Um total de 41% do excedente da Alemanha vem da França, Itália, Espanha e (espantem-se!) da Grécia, para onde a Alemanha ainda continua a  exportar o máximo que pode e com todos os meios que pode, como gangbusters, apesar da Grécia ser um  país pobre, a estar já no seu  quinto ano de recessão.  Na verdade, o excedente comercial  da Alemanha por pessoa, com a Grécia é 3,6 vezes maior do que o é com os EUA (290 euros por habitante grego  versus 81 euros por americano).

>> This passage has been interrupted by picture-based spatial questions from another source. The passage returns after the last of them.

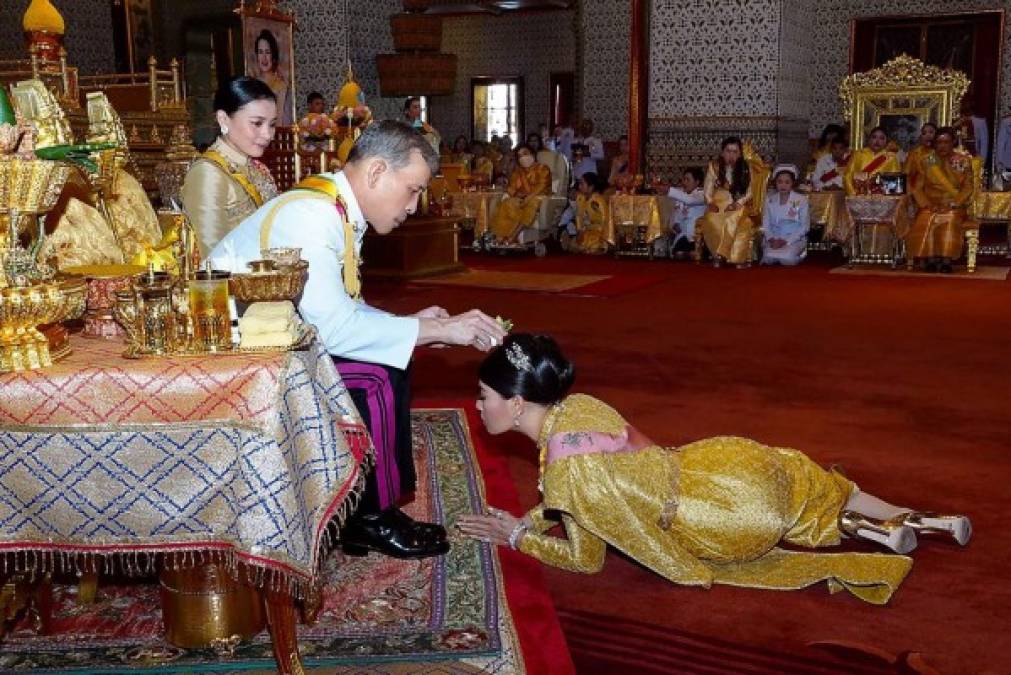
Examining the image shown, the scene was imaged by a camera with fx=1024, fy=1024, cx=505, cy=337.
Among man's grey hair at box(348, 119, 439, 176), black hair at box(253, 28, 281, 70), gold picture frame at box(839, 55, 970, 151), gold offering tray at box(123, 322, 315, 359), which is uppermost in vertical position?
black hair at box(253, 28, 281, 70)

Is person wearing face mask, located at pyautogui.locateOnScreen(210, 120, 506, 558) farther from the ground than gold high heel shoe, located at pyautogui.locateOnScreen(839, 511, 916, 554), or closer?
farther from the ground

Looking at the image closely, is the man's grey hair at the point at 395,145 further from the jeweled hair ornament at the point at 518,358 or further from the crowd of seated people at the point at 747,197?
the crowd of seated people at the point at 747,197

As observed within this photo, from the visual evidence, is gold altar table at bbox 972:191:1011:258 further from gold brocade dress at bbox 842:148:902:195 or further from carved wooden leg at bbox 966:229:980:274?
gold brocade dress at bbox 842:148:902:195

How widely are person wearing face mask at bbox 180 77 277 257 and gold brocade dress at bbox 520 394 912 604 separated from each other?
4.26 feet

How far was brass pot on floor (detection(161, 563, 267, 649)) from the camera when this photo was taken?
214 centimetres

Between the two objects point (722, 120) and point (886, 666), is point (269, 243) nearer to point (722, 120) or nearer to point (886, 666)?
point (886, 666)

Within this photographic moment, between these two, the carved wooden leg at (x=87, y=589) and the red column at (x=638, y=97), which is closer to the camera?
the carved wooden leg at (x=87, y=589)

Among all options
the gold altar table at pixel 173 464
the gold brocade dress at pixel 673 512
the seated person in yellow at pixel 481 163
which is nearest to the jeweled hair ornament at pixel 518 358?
the gold brocade dress at pixel 673 512

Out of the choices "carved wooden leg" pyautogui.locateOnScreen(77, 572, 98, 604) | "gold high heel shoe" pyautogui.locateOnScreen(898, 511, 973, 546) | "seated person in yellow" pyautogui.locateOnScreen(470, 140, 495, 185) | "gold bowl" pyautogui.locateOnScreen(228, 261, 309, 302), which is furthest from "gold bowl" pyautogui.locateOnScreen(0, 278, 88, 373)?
"seated person in yellow" pyautogui.locateOnScreen(470, 140, 495, 185)

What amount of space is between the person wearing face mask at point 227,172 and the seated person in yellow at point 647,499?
1.13 m

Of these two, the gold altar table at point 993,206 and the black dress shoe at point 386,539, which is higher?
the gold altar table at point 993,206

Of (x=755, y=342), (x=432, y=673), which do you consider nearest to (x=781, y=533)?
(x=432, y=673)

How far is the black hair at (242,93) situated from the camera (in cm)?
306

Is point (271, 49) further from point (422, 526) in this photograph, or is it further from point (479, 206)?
point (422, 526)
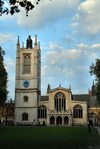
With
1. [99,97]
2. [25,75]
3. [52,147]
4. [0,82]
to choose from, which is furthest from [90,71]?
[25,75]

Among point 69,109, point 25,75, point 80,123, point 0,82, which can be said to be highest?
point 25,75

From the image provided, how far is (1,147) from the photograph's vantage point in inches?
601

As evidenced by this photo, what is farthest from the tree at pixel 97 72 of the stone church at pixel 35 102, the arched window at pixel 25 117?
the arched window at pixel 25 117

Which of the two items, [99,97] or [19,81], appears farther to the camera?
[19,81]

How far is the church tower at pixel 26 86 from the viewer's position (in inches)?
2419

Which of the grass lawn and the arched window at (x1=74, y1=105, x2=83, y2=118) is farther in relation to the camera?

Estes dados fazem-nos lembrar a canção de  Elvis Presley já referida quando nos cantou em Suspicious Minds: ” We’re caught in a trap I can’t walk out because I love you too much baby

A conclusão é a de que  a Alemanha é o maior vencedor do sistema cambial a  taxa fixa do  euro e que  a introdução do euro permitiu que a economia alemã crescesse  a uma taxa razoável apesar do fraco nível da procura interna. Se o euro nunca tivesse existido, a fraca procura interna na economia alemã seria um problema muitíssimo  maior. O euro terá começado como sobreavaliado face ao marco, principal moeda do sistema, ganhando assim a Alemanha  uma insosfismável vantagem competitiva e portanto o marco entrou subavaliado face às restantes moedas. Com o euro caro face ao exterior, a Alemanha mantinha as exportações para os seus principais parceiros europeus, a China aparece depois e, mais ainda, a Alemanha  por essa via mantinha  o valor  das suas importações baixo,  o que a ajudava na politica de deflação salarial e na redução de mais custos, das matérias-primas necessárias  para a produção. Para além disto, a queda do bloco Leste tornou disponível uma mão-de-obra altamente qualificada e a muito baixo custo, mão-de-obra do século XXI a trabalhar até aí com máquinas do século XIX, para utilizar uma expressão de Gunther Walraf. Um bónus  caído do céu e tão importante que o seu primeiro impacto segundo os mais conceituados analistas seria um aumento do PIB na ordem de 1 a 1,5 do PIB alemão.  Adiciona-se ainda a política de deflação salarial ou de desinflação competitiva seguida desde Scheroeder em que se atacou duramente o Estado Providência e temos a panóplia de isntrumentos que estão na base dos famosos excedentes alemães e do aumento de competitividade via preço ganho face aos seus parceiros europeus. Uma verdadeira mix em termos de arsenal de políticas que estiveram pois na base do modelo de crescimento alemão dinamizado e sustentado  pela via das exportações, o modelo led-grouth via exportações, exportações primeiro e fundamentalmente para os Estados membros da Zona euro e depois para a China igualmente.  Podemos pois pensar  que uma crise com a intensidade de 2008 repetirá o comportamento de então em que o excedente comercial caiu perigosamente.   E é isso o que pode acontecer em breve  e, com  isso,  a terrível dúvida :  o que poderá acontecer a esta Europa desnudada de políticos sérios e com coragem para a levar a bom porto ?

(continua)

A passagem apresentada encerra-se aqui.